━━ DATASET CONTENT ━━

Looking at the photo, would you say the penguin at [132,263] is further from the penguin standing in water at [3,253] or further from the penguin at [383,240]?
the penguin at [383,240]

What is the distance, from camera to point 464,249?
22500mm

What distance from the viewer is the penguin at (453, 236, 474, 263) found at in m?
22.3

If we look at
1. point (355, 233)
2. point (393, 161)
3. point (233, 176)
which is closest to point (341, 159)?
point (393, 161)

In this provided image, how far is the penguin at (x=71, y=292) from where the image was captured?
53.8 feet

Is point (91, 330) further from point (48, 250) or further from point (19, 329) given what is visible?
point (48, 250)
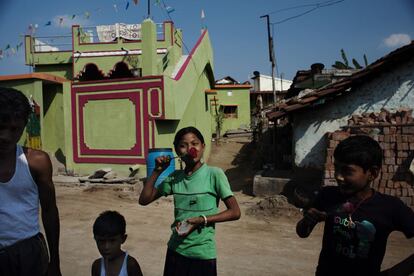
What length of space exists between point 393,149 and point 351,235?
5444mm

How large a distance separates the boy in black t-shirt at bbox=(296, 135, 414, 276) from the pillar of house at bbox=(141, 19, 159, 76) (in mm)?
8913

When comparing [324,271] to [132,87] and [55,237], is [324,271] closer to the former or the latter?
[55,237]

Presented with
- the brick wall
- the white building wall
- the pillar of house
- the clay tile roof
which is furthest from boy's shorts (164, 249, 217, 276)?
the pillar of house

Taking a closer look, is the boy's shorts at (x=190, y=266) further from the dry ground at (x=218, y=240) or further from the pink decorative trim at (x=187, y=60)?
the pink decorative trim at (x=187, y=60)

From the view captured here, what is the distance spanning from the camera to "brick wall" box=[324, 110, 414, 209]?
6355 millimetres

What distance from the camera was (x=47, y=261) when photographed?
1827 mm

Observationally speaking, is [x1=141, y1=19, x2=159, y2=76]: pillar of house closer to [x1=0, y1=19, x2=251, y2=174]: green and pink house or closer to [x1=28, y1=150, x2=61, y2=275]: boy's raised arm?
[x1=0, y1=19, x2=251, y2=174]: green and pink house

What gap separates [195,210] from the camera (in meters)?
2.29

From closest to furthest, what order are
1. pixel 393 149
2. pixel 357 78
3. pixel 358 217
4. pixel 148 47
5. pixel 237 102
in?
pixel 358 217
pixel 393 149
pixel 357 78
pixel 148 47
pixel 237 102

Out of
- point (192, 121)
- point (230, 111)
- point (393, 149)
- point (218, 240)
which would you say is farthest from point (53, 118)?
point (230, 111)

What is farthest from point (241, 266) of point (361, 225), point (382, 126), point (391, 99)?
point (391, 99)

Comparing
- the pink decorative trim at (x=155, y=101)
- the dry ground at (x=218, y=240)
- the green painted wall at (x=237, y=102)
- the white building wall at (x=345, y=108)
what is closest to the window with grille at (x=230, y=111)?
the green painted wall at (x=237, y=102)

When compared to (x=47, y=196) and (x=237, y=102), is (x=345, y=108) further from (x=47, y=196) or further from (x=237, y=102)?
(x=237, y=102)

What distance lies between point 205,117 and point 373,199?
42.3 ft
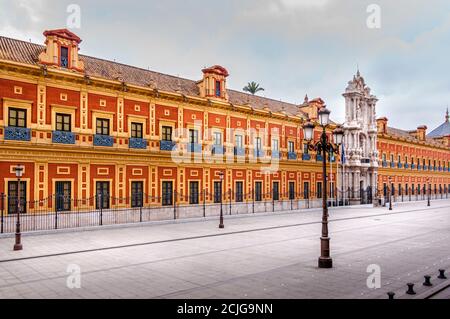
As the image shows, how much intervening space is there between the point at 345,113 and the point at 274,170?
13735mm

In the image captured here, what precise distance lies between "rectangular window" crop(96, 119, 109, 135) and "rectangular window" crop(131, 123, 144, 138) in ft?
5.86

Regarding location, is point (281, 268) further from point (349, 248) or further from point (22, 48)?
point (22, 48)

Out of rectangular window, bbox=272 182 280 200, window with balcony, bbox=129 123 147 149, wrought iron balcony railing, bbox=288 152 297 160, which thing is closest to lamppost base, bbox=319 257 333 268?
window with balcony, bbox=129 123 147 149

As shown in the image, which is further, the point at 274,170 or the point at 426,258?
the point at 274,170

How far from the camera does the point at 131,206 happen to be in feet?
79.4

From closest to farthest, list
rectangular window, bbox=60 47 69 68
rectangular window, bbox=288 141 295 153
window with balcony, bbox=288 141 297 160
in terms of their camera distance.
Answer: rectangular window, bbox=60 47 69 68, window with balcony, bbox=288 141 297 160, rectangular window, bbox=288 141 295 153

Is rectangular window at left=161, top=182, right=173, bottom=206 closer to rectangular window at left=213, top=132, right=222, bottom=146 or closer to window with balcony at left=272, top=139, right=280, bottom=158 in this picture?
rectangular window at left=213, top=132, right=222, bottom=146

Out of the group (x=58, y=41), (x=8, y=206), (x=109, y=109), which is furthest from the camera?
(x=109, y=109)

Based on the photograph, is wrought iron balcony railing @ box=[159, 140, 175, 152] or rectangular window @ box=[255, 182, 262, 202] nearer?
wrought iron balcony railing @ box=[159, 140, 175, 152]

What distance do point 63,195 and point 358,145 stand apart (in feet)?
105

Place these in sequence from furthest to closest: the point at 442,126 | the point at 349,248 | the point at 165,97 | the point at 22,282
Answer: the point at 442,126 < the point at 165,97 < the point at 349,248 < the point at 22,282

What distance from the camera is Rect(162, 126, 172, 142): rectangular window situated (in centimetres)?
2631

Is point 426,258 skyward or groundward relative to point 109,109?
groundward
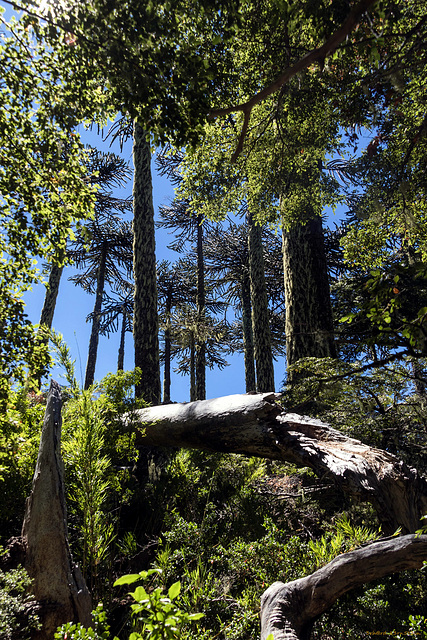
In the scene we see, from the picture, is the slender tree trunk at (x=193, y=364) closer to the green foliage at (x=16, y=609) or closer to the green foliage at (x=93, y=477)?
the green foliage at (x=93, y=477)

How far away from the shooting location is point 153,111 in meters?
3.86

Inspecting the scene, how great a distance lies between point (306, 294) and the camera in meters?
8.24

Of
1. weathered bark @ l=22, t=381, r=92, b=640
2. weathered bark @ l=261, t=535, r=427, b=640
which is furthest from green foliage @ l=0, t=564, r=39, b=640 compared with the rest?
weathered bark @ l=261, t=535, r=427, b=640

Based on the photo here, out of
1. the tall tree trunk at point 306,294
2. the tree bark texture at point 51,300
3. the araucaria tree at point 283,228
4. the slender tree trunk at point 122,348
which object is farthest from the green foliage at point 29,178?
the slender tree trunk at point 122,348

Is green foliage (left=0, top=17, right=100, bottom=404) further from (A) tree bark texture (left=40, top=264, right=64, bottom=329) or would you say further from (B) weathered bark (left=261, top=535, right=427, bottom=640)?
(A) tree bark texture (left=40, top=264, right=64, bottom=329)

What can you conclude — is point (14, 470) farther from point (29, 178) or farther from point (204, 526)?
point (29, 178)

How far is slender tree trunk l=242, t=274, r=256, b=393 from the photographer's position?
16547 millimetres

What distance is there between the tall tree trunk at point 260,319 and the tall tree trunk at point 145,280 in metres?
3.76

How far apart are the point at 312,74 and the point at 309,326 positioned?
14.8ft

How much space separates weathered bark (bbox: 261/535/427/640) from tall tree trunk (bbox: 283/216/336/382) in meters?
4.81

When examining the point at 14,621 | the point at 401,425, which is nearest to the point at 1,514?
the point at 14,621

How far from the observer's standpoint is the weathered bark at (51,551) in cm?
292

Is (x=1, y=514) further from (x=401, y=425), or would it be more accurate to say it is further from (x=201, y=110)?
(x=401, y=425)

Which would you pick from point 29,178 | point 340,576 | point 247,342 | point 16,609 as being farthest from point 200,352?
point 16,609
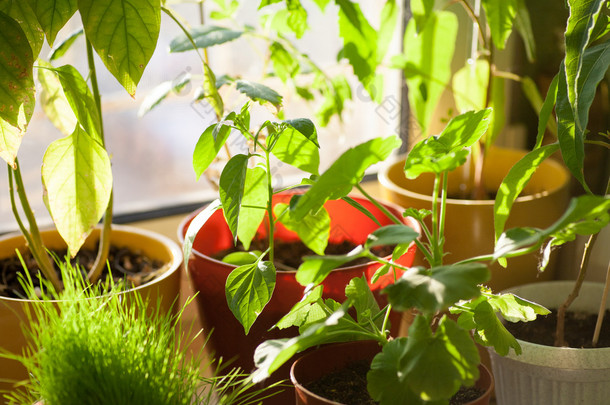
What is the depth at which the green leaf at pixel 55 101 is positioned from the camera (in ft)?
2.47

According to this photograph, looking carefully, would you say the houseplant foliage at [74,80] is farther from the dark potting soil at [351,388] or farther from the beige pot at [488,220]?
the beige pot at [488,220]

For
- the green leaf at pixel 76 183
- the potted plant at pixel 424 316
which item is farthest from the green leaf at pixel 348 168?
the green leaf at pixel 76 183

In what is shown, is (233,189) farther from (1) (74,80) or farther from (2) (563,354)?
(2) (563,354)

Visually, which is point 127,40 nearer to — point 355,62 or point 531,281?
point 355,62

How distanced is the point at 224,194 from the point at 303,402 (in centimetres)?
19

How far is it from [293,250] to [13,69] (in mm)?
433

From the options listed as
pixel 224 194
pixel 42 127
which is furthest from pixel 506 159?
pixel 42 127

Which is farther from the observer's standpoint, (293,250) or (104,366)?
(293,250)

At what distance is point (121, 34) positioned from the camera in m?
0.60

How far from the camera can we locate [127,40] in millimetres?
Result: 602

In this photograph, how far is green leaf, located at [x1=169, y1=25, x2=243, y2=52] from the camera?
75 cm

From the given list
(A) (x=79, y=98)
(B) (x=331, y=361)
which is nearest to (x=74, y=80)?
(A) (x=79, y=98)

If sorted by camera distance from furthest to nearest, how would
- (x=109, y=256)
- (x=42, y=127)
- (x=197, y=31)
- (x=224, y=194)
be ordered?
(x=42, y=127), (x=109, y=256), (x=197, y=31), (x=224, y=194)

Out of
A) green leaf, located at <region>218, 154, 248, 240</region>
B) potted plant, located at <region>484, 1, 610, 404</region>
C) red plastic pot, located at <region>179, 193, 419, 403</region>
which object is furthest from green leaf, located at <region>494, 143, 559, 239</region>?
green leaf, located at <region>218, 154, 248, 240</region>
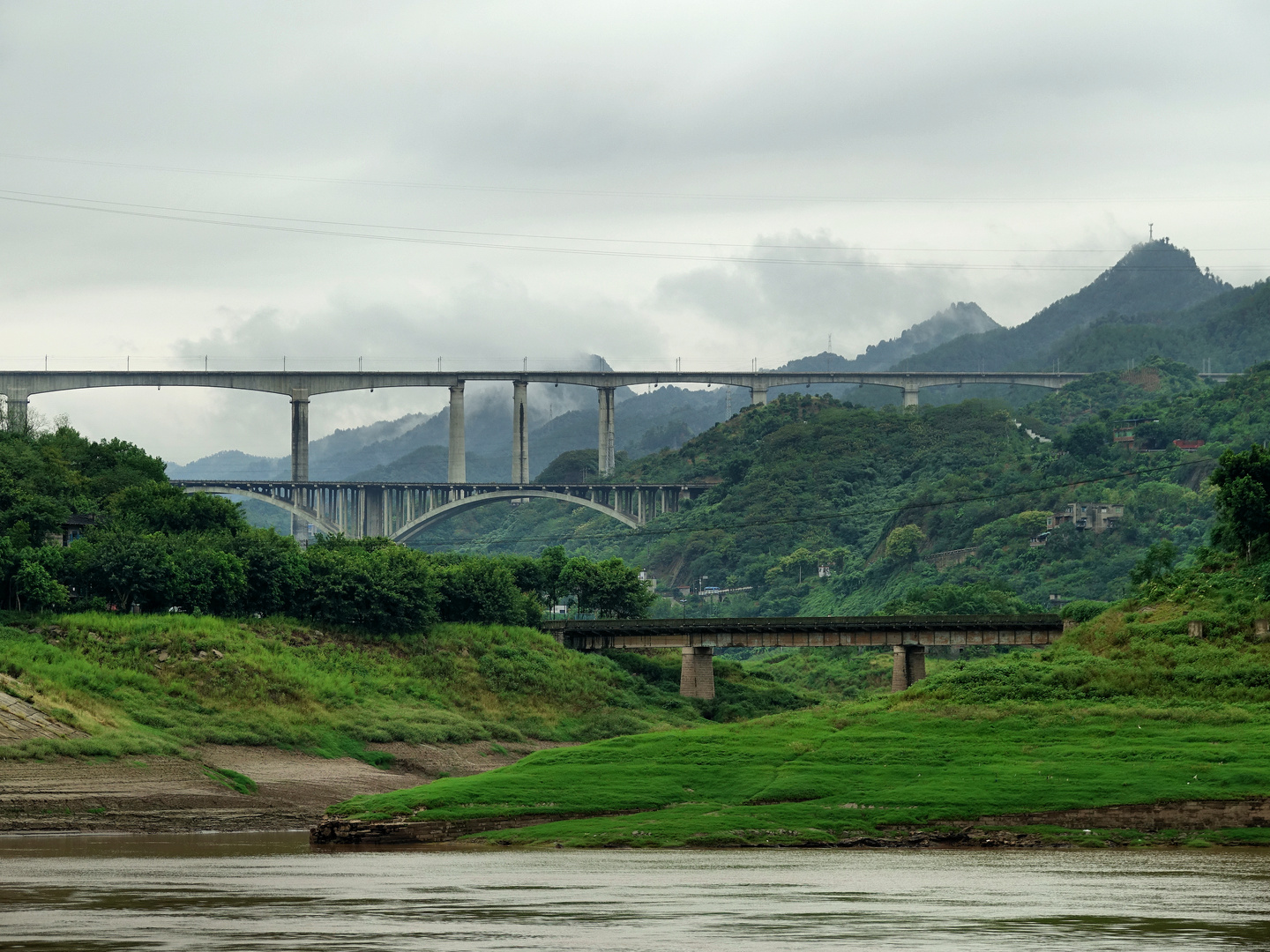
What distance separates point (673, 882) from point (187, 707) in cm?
4362

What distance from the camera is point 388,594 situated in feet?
327

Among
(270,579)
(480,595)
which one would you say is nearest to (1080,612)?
(480,595)

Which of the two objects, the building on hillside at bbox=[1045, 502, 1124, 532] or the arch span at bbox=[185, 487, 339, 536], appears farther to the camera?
the arch span at bbox=[185, 487, 339, 536]

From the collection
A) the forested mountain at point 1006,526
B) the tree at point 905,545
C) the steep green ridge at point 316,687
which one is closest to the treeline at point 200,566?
the steep green ridge at point 316,687

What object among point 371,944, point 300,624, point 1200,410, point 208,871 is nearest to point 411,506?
point 1200,410

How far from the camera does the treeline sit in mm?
92500

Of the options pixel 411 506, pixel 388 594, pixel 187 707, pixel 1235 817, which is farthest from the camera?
pixel 411 506

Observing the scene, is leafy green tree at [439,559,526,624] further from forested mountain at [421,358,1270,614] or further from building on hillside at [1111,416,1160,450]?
building on hillside at [1111,416,1160,450]

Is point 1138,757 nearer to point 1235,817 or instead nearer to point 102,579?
point 1235,817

━━━

— PROBLEM TO WORK ON —
Reproduce the material from the line containing "Is point 1138,757" through the end of the records, both included, replacing "instead" with "rather" and leaving everything else unchanged.

— OUTPUT —
Is point 1138,757 nearer to point 1235,817 or rather nearer to point 102,579?
point 1235,817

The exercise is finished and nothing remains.